THE RECORDS:
-------

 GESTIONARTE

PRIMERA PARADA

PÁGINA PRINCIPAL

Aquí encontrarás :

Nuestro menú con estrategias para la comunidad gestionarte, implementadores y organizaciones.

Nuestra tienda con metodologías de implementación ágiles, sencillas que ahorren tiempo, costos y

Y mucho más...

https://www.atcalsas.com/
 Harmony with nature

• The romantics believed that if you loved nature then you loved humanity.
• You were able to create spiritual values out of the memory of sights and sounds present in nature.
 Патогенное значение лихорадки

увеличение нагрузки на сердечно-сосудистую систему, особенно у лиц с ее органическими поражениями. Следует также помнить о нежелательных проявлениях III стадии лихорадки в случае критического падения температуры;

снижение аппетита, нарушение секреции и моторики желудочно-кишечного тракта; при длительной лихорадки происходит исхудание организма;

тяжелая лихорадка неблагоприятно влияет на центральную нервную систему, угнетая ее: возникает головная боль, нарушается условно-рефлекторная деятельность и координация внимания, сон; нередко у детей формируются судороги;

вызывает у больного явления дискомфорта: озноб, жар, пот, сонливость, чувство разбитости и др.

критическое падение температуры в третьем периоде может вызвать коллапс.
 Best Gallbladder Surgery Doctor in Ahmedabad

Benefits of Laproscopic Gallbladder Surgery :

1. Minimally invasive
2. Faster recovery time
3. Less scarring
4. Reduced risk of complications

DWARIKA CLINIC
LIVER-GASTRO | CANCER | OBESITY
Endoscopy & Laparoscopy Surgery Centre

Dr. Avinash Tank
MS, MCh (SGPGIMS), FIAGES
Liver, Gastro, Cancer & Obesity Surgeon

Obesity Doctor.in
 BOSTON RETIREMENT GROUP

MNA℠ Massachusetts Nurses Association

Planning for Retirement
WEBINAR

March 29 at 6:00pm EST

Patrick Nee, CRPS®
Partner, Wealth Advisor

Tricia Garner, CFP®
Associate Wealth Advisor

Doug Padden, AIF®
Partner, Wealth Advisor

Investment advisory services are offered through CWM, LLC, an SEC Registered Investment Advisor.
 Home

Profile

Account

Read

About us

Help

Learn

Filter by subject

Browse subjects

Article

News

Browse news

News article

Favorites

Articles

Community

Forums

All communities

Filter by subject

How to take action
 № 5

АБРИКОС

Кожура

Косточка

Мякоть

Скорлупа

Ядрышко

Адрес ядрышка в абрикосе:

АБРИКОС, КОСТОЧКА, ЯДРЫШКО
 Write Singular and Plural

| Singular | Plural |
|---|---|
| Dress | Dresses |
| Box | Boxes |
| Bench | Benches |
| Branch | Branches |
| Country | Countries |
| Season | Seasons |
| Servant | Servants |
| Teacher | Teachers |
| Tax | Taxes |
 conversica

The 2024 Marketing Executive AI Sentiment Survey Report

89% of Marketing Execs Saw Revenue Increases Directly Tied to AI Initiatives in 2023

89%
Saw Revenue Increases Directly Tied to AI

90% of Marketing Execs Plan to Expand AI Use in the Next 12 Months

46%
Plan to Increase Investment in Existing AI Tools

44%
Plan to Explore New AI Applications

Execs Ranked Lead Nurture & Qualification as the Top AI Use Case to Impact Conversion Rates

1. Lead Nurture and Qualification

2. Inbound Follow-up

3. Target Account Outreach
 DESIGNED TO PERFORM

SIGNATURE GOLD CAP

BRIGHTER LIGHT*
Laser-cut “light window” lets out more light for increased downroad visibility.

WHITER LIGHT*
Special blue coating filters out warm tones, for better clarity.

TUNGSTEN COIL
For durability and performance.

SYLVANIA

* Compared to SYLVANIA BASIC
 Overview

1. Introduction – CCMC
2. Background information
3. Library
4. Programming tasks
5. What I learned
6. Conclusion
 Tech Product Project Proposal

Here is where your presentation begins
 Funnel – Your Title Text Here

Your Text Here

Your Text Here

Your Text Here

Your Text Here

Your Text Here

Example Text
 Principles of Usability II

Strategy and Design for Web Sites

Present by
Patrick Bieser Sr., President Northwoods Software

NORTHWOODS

-------

TASK INSTRUCTIONS: Could you show every line of the material that includes the string "Doctor"?

SOLUTION TO THIS PROBLEM:
 Best Gallbladder Surgery Doctor in Ahmedabad
Obesity Doctor.in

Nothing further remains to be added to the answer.